Walter White Project
Over the last few years I have been preparing a multimedia project on Walter White, the leader of the NAACP from 1929 until his death in 1955. I am almost finished. Here is my closing statement:
Walter White was an unarmed David who fought against an entrenched Goliath whose belief in the inferiority of African Americans was unquestioned. The actions of most white Americans ran from benign indifference to the maintenance of a racial caste system which ensured white superiority. Walter White changed that. Between Booker T. Washington’s death and Martin Luther King Jr.’s rise he came to be the personification of hope for those millions of African Americans trapped behind the color line. As his sister wrote him, “the little people in the alleys and slums might not know who the President is or even who Abraham Lincoln was, but they all know and worship Walter White.” Compared to his contemporaries W.E.B. Du Bois, Marcus Garvey or A. Phillip Randolph his actions and deeds rather than their words improved the lives of more African Americans than anyone else did between the First World War and his death in 1955. As his biographer summed up:
He was opinionated, vain and impulsive, can could engage in chicanery with the best. [Lester Granger of the National Urban League wrote] “His cocky aggressiveness stayed with him as long as he lived – as did his boyhood vanity – but it was these very qualities that helped to make him the best lobbyist our race has ever produced, and one of the best of any race.”…White was “restless, energetic cocky,'” or in the words of his friend Louis Wright, “that damned little pony, always prancing around.”
He was all that and so much more. He was a Negro by moral choice as well as ancestry. Once having made that moral choice he literally dedicated his life to the service of civil rights. He never doubted what side he was on. The long hours, constant stress, and continual travel undoubtedly contributed to the brevity of his life. No matter how many times he lost he persevered in his struggle against racism. He understood full well the difference between power (the ability to make policy decisions) and influence (the ability to sway those who did). At a time when a black man had to content himself with hoping to influence those in power rather than holding power himself, White became a master at it. He led the campaign to bring federal power to bear when local legal and governmental structures were designed to keep African Americans as second class citizens. The NAACP’s legal battles were to move individual discrimination cases all the way to the Supreme Court so that federal power would be brought to bear to end discrimination. The Brown vs Board of Education Supreme Court decision was just one example of such cases. They challenged everything from graduate and professional school discrimination to housing discrimination to voting rights.
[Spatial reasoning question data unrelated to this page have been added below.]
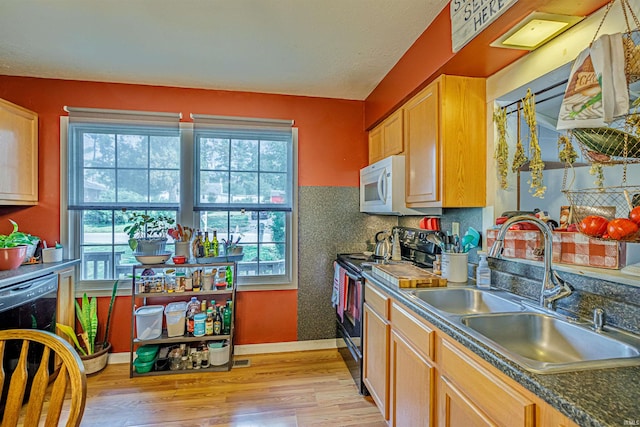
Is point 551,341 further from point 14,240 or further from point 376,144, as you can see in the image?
point 14,240

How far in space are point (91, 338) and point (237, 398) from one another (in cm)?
132

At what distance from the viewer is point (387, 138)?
2586 mm

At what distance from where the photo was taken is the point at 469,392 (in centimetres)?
106

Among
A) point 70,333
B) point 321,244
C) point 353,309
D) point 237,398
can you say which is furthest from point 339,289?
point 70,333

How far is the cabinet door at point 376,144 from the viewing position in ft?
9.02

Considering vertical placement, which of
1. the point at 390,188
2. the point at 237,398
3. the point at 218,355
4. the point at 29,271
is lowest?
the point at 237,398

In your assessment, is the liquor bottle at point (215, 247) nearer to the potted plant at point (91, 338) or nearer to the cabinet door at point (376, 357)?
the potted plant at point (91, 338)

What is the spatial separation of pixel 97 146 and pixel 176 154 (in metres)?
0.63

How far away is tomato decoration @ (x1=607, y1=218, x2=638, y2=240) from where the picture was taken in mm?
994

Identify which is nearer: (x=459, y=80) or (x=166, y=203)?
(x=459, y=80)

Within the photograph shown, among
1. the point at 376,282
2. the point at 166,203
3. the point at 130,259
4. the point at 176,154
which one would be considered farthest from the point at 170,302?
the point at 376,282

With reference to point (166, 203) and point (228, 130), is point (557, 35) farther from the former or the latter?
point (166, 203)

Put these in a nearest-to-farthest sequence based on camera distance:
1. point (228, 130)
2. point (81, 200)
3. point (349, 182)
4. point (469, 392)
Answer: point (469, 392) → point (81, 200) → point (228, 130) → point (349, 182)

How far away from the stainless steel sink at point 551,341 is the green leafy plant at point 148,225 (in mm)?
2397
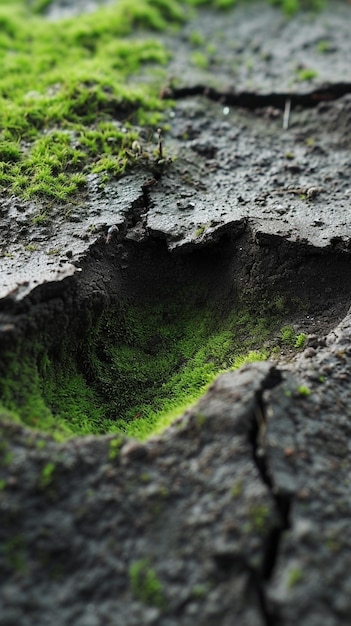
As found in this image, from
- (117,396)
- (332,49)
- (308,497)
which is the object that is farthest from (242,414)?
(332,49)

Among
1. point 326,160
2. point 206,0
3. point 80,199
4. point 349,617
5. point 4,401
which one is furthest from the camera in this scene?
point 206,0

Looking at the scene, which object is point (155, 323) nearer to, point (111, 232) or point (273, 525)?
point (111, 232)

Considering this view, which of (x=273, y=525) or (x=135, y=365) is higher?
(x=273, y=525)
By the time of his death his brand of elite politics had perhaps run its course and further progress needed the mass politics he always avoided for fear that he could not control it. The civil rights movement was about to move into a new phase of mass direct action which would raise up a new leader, Martin Luther King Jr. However it is worth noting that Rosa Parks whose refusal to give up her bus seat sparked the Montgomery bus boycott, had been a member of the NAACP since 1943 and was volunteer secretary for the Montgomery NAACP branch when she took her action. She was in a sense the child of the struggle that Walter White had led. The modern civil rights movement grew upon the legacy and organization that White had built into a force potent enough to change America.
Finally Walter wanted to make it possible for black people to marry anyone they wanted. His own happiness to be with his soul mate took courage to act in the face of what he knew would be outrage from his own NAACP colleagues as well as those racists who opposed interracial marriage. His marriage to whomever he wanted transcended the racial mores, political realities and expectations of others. When he transcended his “Negro” status for personal happiness he tragically lost his place in history. His “tragedy” was our failure.